▸ **What you will do**: In the rows below, switch every "the camera" to "the viewer" and keep everything else unchanged. Leave the pictures out of your answer.
— START Dataset content —
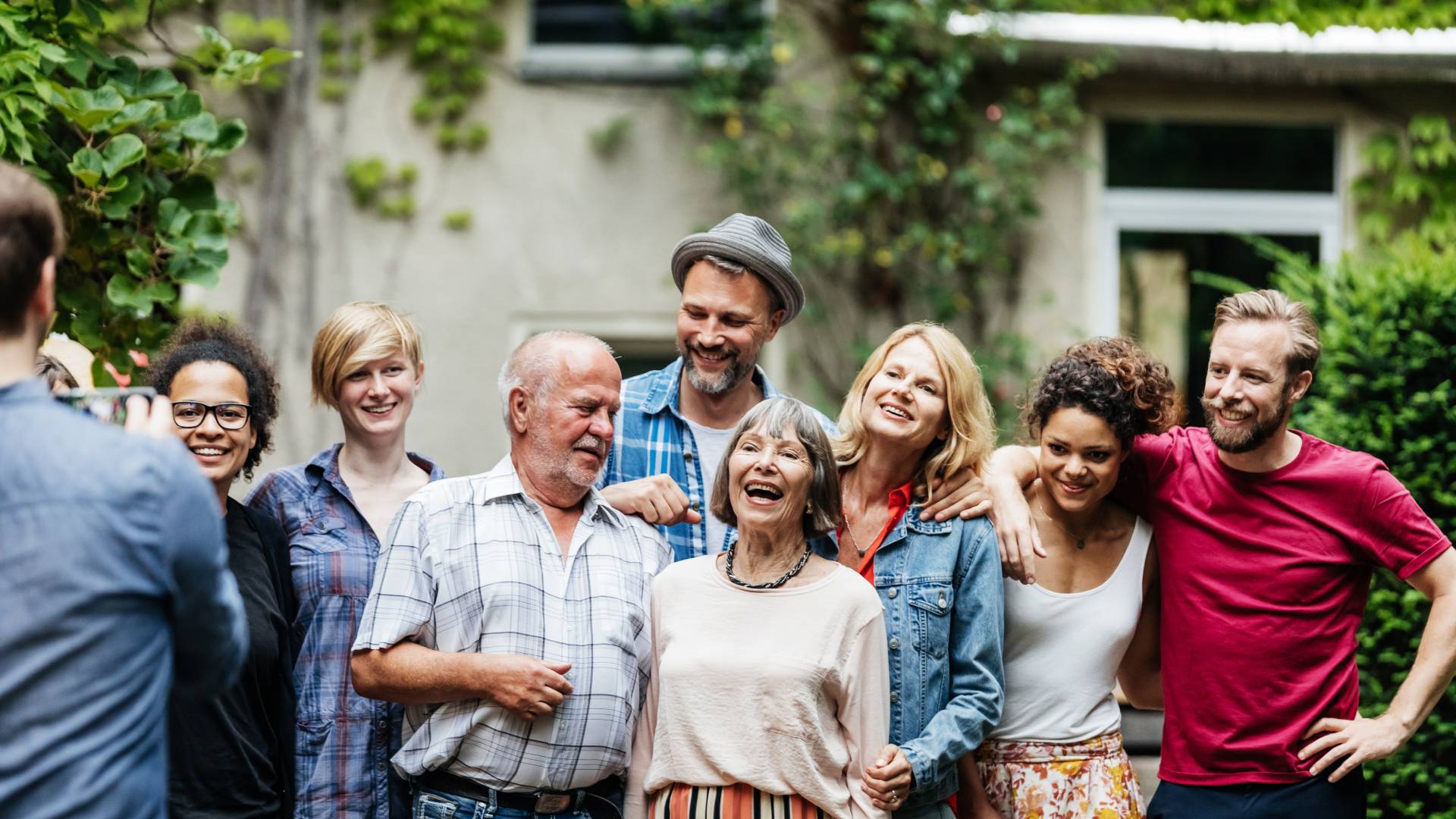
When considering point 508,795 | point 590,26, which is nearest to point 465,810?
point 508,795

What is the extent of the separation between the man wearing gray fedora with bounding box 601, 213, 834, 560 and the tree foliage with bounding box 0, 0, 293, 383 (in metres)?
1.19

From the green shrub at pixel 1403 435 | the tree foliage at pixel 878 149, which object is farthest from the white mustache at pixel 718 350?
the tree foliage at pixel 878 149

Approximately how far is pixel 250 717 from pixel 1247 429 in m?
2.37

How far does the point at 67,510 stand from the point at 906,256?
5.84 m

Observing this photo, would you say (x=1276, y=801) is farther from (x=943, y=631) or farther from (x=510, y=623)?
(x=510, y=623)

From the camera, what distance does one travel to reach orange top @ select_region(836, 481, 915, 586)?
3182mm

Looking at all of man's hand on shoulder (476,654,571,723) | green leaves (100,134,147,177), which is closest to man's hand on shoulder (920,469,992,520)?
man's hand on shoulder (476,654,571,723)

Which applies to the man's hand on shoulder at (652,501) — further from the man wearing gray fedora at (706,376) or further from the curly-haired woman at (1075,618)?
the curly-haired woman at (1075,618)

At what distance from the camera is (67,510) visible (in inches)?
75.7

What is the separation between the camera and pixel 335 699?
3199mm

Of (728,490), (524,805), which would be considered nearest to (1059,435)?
(728,490)

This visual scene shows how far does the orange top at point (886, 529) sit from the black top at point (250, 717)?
133 centimetres

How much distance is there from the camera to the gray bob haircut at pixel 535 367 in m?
3.10

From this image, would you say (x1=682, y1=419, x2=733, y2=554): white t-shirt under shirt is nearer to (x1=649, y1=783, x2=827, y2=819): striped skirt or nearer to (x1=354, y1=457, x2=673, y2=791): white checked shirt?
(x1=354, y1=457, x2=673, y2=791): white checked shirt
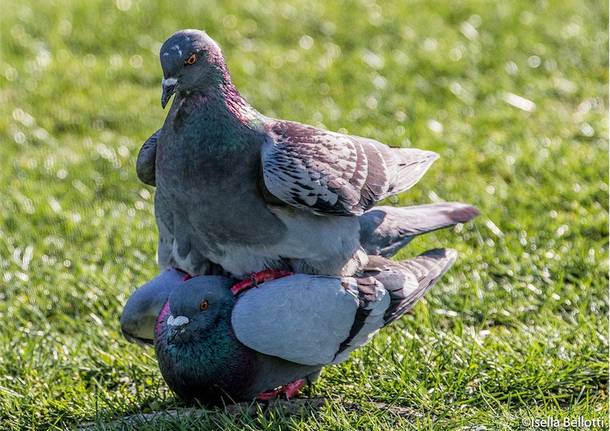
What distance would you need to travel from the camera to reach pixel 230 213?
409 centimetres

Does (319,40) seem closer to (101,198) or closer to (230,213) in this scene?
(101,198)

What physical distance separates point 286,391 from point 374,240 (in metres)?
0.76

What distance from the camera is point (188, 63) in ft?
13.1

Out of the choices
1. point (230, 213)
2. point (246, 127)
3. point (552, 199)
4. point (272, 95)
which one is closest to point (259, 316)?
point (230, 213)

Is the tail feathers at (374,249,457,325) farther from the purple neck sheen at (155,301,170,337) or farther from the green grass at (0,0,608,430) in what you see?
the purple neck sheen at (155,301,170,337)

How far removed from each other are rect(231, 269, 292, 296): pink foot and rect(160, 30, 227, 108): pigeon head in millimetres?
774

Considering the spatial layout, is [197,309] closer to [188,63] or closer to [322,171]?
[322,171]

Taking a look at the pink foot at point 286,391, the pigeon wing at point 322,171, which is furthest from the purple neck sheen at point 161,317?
the pigeon wing at point 322,171

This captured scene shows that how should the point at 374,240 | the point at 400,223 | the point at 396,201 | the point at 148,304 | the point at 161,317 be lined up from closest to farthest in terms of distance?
the point at 161,317
the point at 148,304
the point at 374,240
the point at 400,223
the point at 396,201

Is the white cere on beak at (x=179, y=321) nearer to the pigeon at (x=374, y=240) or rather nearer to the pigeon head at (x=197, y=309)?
the pigeon head at (x=197, y=309)

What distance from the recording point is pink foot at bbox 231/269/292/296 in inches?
166

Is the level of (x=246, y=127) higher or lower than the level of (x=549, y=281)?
higher

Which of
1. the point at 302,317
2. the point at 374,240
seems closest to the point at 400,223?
the point at 374,240

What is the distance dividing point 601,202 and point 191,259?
2745 mm
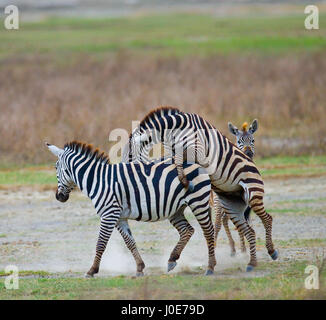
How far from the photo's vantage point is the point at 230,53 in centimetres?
3306

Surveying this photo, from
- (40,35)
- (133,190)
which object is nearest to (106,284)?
(133,190)

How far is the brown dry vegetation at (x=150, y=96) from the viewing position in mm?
18719

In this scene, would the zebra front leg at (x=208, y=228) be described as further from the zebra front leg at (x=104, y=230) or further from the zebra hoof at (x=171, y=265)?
the zebra front leg at (x=104, y=230)

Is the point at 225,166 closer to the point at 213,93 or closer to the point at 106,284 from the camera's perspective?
the point at 106,284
— END Dataset content —
▸ **Answer for the task**:
When considering point 508,795 | point 590,26, which is nearest to point 465,810?
point 508,795

What is the extent of the separation between the man wearing gray fedora with bounding box 601, 213, 834, 560 and the tree foliage with bounding box 0, 0, 293, 383 (in metres)?
1.19

From the green shrub at pixel 1403 435 | the tree foliage at pixel 878 149, which object is farthest from the white mustache at pixel 718 350?
the tree foliage at pixel 878 149

Approximately how far is pixel 250 717 from pixel 1247 429 in m?
2.37

How far does the point at 67,510 stand from the point at 906,256?
5.84 m

Observing this photo, would you say (x=1276, y=801) is farther from (x=943, y=631) or farther from (x=510, y=623)?
(x=510, y=623)

From the viewer, what distance does one travel to reach orange top @ select_region(836, 481, 915, 586)?
3182mm

Looking at all of man's hand on shoulder (476,654,571,723) | green leaves (100,134,147,177), which is closest to man's hand on shoulder (920,469,992,520)?
man's hand on shoulder (476,654,571,723)

Which applies to the man's hand on shoulder at (652,501) — further from the man wearing gray fedora at (706,376) or further from the curly-haired woman at (1075,618)?
the curly-haired woman at (1075,618)

At what distance from the viewer is (67,510) visible (in inches)?
75.7

What is the separation between the viewer and pixel 335 699?
3199mm

Of (728,490), (524,805), which would be considered nearest to (1059,435)?
(728,490)

This visual scene shows how far does the orange top at point (886, 529) sit from the black top at point (250, 717)?
133 centimetres

How much distance is there from the viewer to the gray bob haircut at pixel 535 367 in m?
3.10

From this image, would you say (x1=682, y1=419, x2=733, y2=554): white t-shirt under shirt is nearer to (x1=649, y1=783, x2=827, y2=819): striped skirt or nearer to (x1=354, y1=457, x2=673, y2=791): white checked shirt?
(x1=354, y1=457, x2=673, y2=791): white checked shirt
What distance would you need to travel from the viewer to reach pixel 230 213?
409 centimetres

Does (319,40) seem closer to (101,198) or closer to (230,213) in this scene?
(101,198)

What physical distance separates point 286,391 from point 374,240 (in metres)?
0.76

What distance from the viewer is point (188, 63) in ft?
13.1

Out of the choices
1. point (230, 213)
2. point (246, 127)
3. point (552, 199)
4. point (272, 95)
which one is closest to point (259, 316)?
point (230, 213)

Is the tail feathers at (374,249,457,325) farther from the purple neck sheen at (155,301,170,337) or farther from the green grass at (0,0,608,430) in what you see?
the purple neck sheen at (155,301,170,337)

How far removed from each other are rect(231, 269, 292, 296): pink foot and rect(160, 30, 227, 108): pigeon head in millimetres?
774

Considering the spatial layout, is [197,309] closer to [188,63] or closer to [322,171]?
[322,171]

Taking a look at the pink foot at point 286,391, the pigeon wing at point 322,171, which is furthest from the purple neck sheen at point 161,317?
the pigeon wing at point 322,171

This captured scene shows that how should the point at 374,240 | the point at 400,223 | the point at 396,201 | the point at 148,304 | the point at 161,317 be lined up from closest to farthest in terms of distance?
the point at 161,317
the point at 148,304
the point at 374,240
the point at 400,223
the point at 396,201

Is the white cere on beak at (x=179, y=321) nearer to the pigeon at (x=374, y=240) or rather nearer to the pigeon head at (x=197, y=309)?
the pigeon head at (x=197, y=309)

What distance from the recording point is pink foot at bbox 231/269/292/296 in inches?
166

Is the level of (x=246, y=127) higher or lower than the level of (x=549, y=281)?
higher

Which of
1. the point at 302,317
2. the point at 374,240
seems closest to the point at 400,223?
the point at 374,240

What is the distance dividing point 601,202 and point 191,259?
2745 mm
How far from the photo's vantage point is the point at 230,53 in centimetres?
3306

Surveying this photo, from
- (40,35)
- (133,190)
which object is nearest to (106,284)?
(133,190)

How far is the brown dry vegetation at (x=150, y=96) from the viewing position in mm?
18719

In this scene, would the zebra front leg at (x=208, y=228) be described as further from the zebra front leg at (x=104, y=230) or further from the zebra hoof at (x=171, y=265)?
the zebra front leg at (x=104, y=230)

Is the point at 225,166 closer to the point at 213,93 or closer to the point at 106,284 from the viewer's perspective?
the point at 106,284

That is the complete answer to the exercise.